Supplied entries
*****
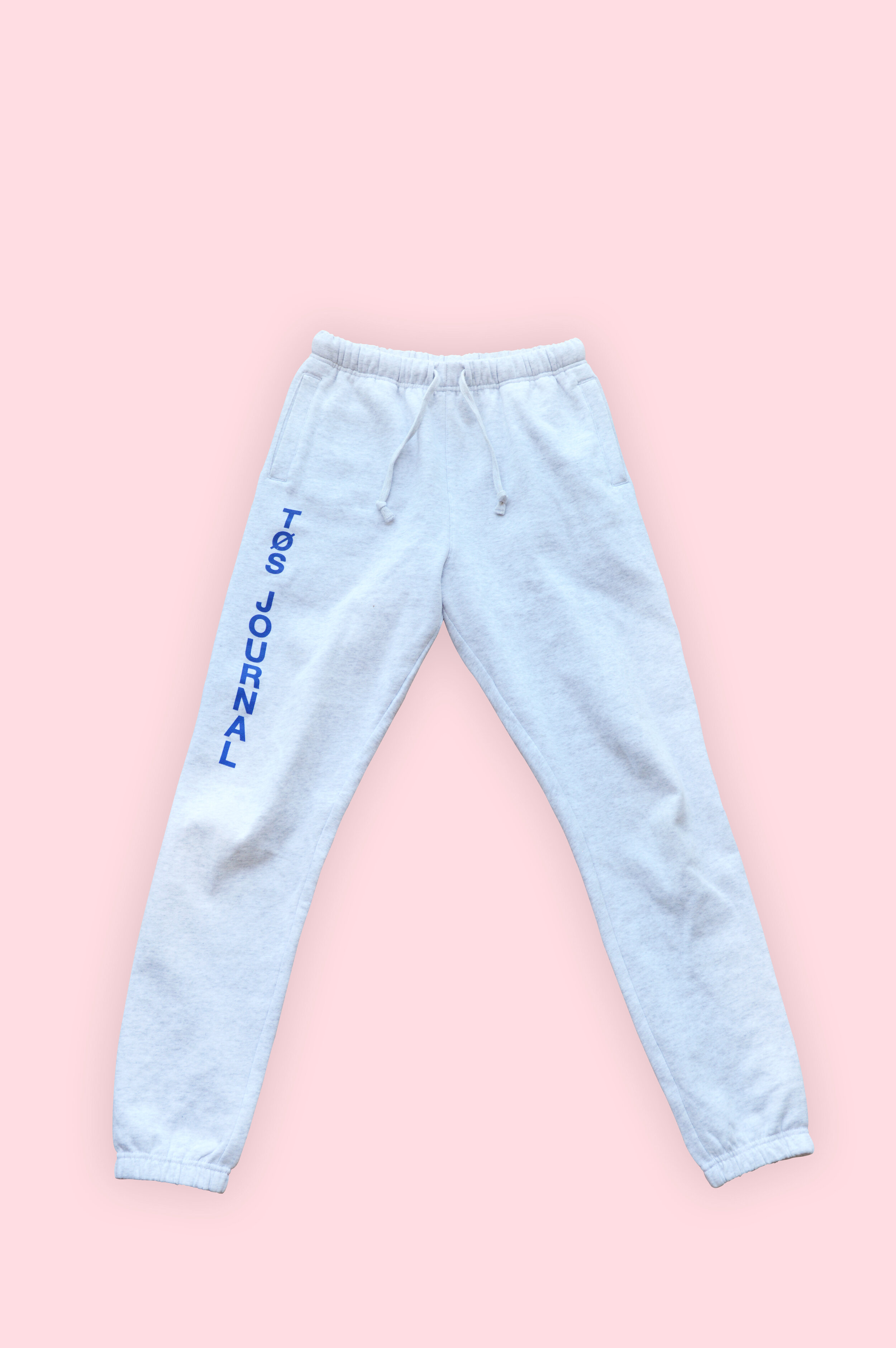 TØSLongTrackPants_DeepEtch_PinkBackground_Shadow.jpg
*****
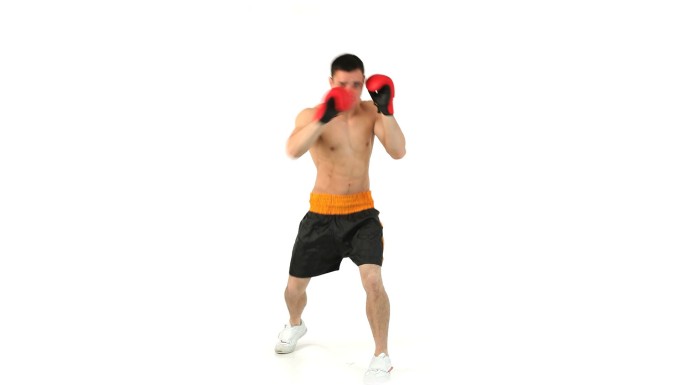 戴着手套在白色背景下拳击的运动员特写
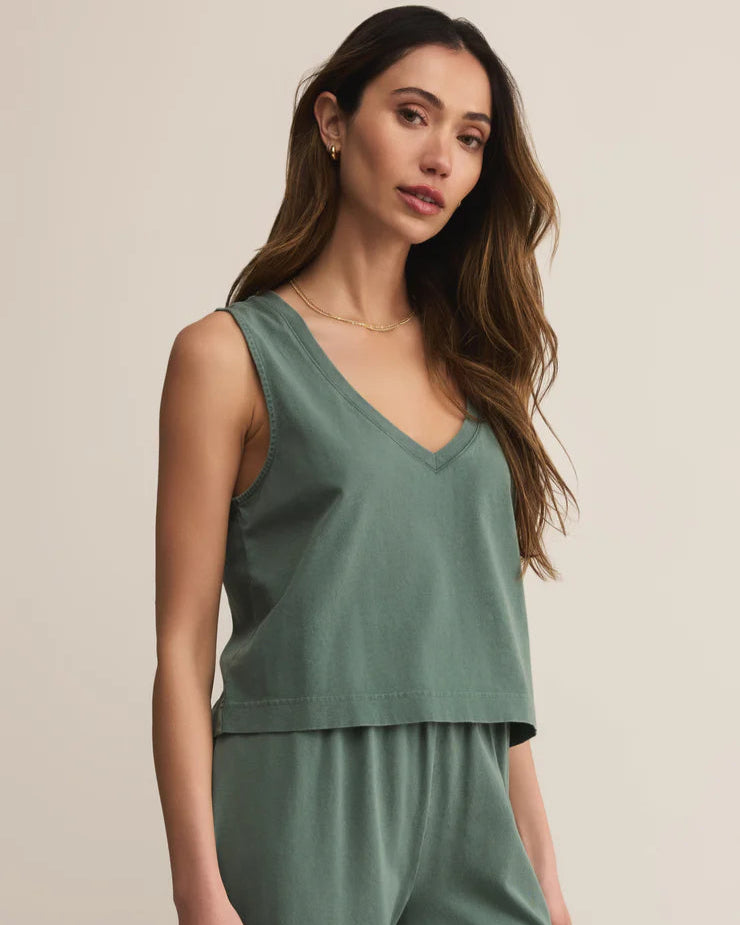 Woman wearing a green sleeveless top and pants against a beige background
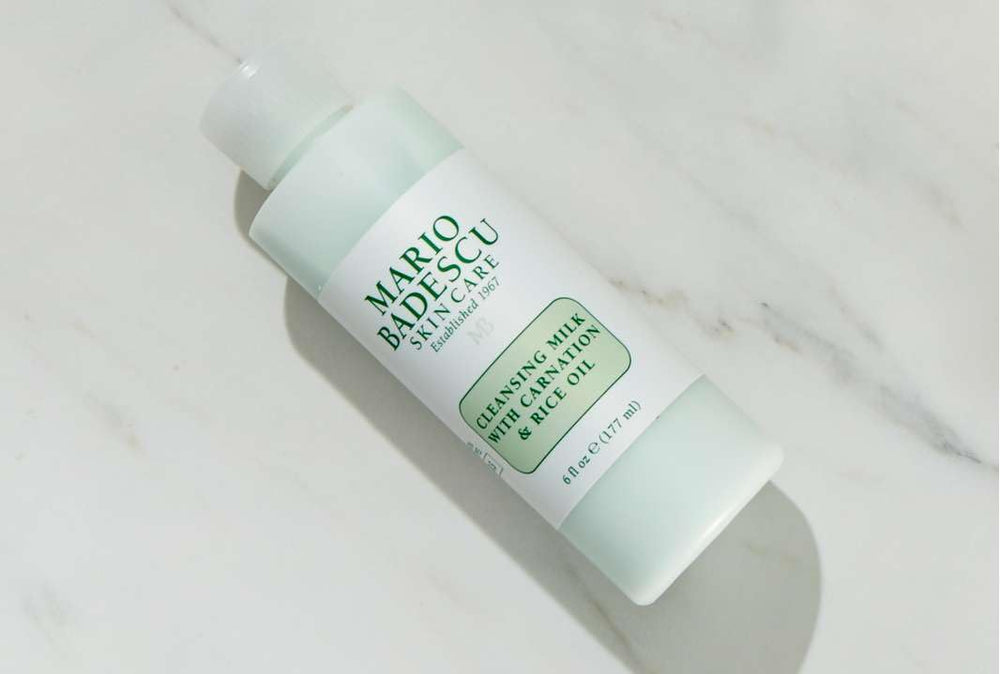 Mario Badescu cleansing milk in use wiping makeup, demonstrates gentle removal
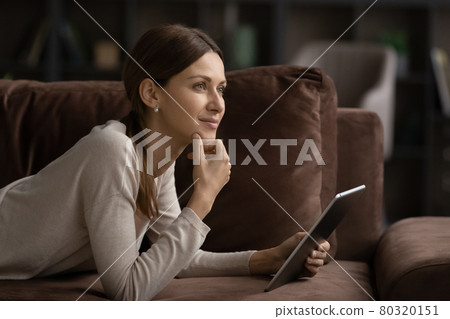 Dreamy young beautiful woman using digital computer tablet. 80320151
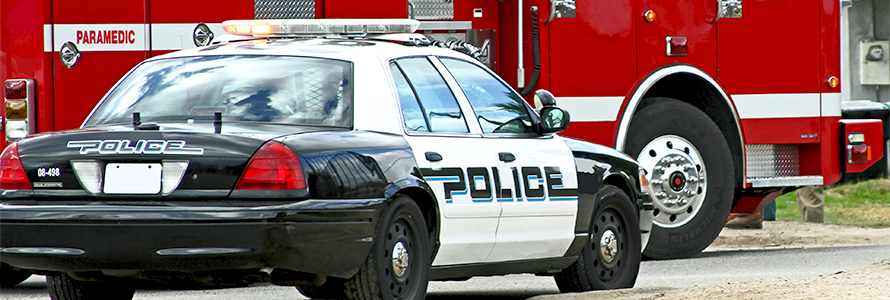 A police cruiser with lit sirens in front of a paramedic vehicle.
*****
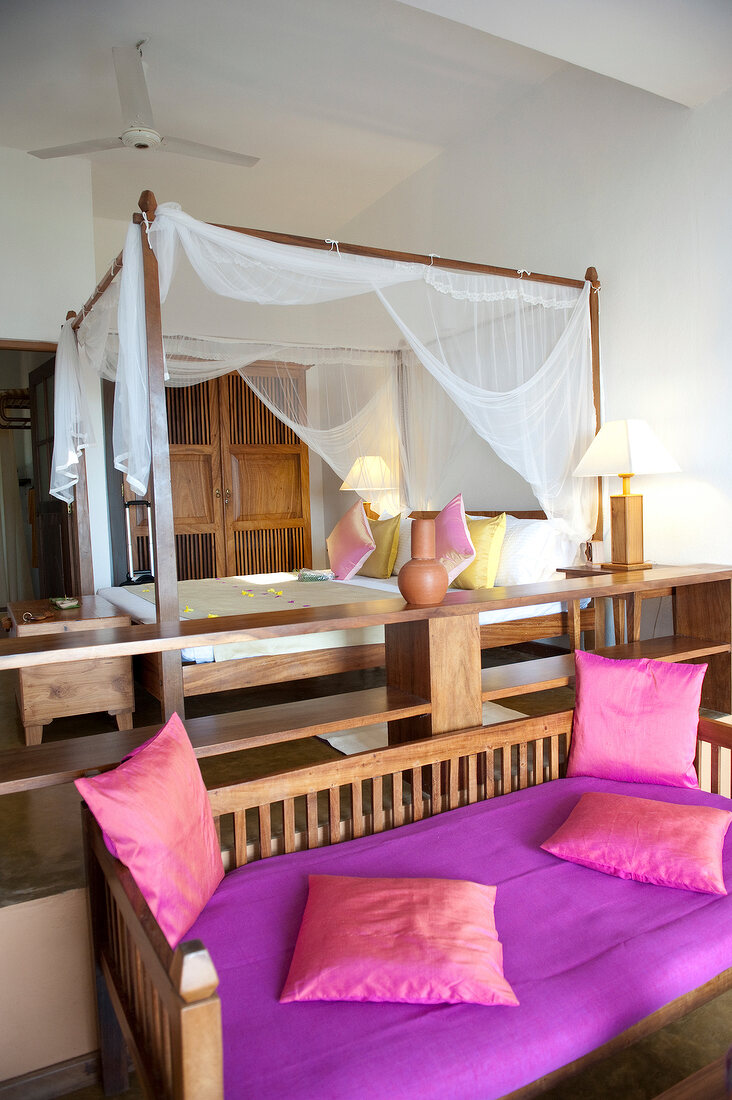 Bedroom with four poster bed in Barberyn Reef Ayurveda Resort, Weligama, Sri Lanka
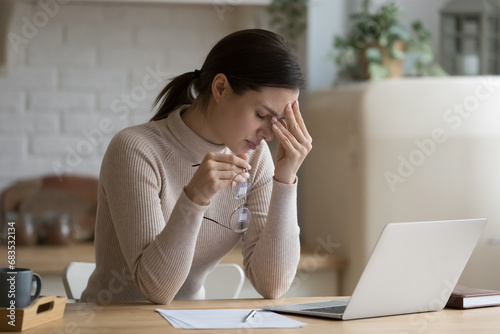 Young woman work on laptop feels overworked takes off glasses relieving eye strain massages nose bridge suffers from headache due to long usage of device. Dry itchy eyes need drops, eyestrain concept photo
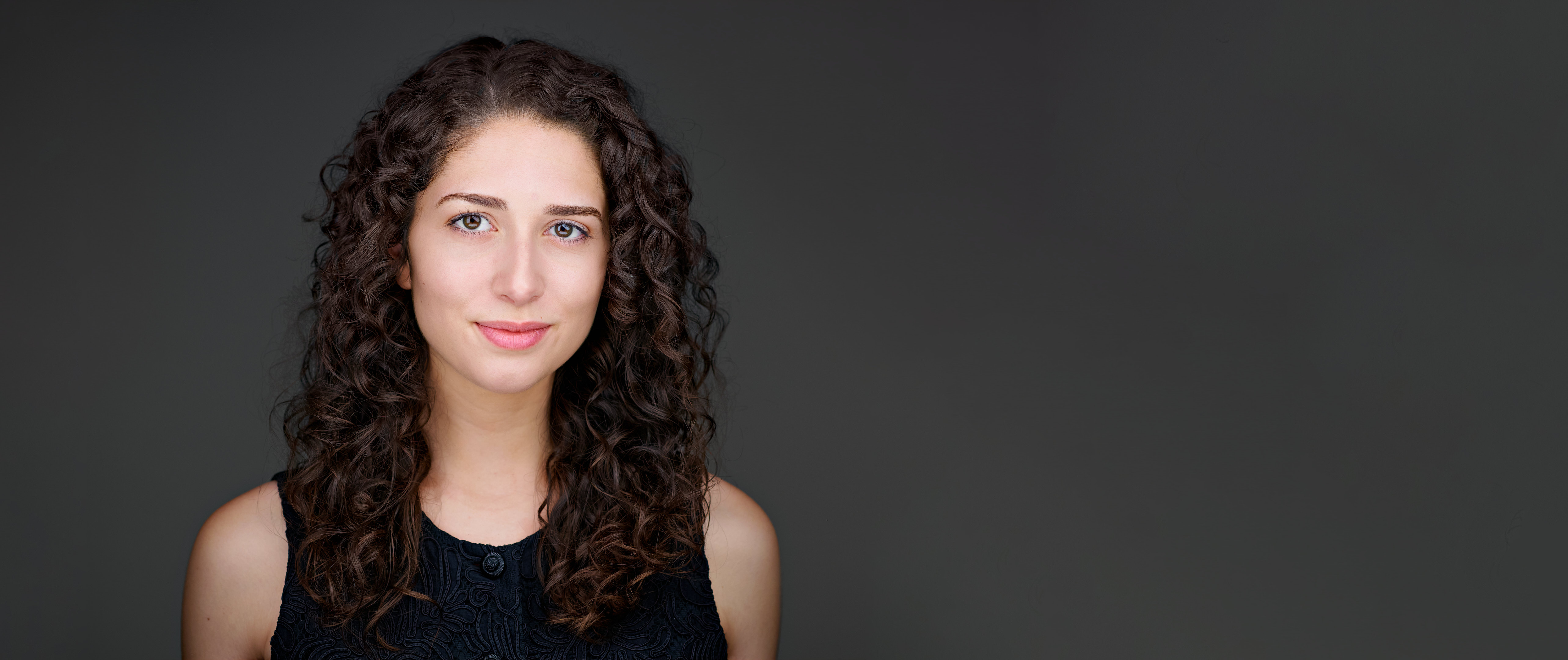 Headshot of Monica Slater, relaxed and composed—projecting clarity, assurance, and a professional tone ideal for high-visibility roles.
*****
What the task requires
Set down word for word the lines above from the one with "Young woman work" up to and including the one with "Headshot of Monica". Omit every picture.

Result of the task
 Young woman work on laptop feels overworked takes off glasses relieving eye strain massages nose bridge suffers from headache due to long usage of device. Dry itchy eyes need drops, eyestrain concept photo
 Headshot of Monica Slater, relaxed and composed—projecting clarity, assurance, and a professional tone ideal for high-visibility roles.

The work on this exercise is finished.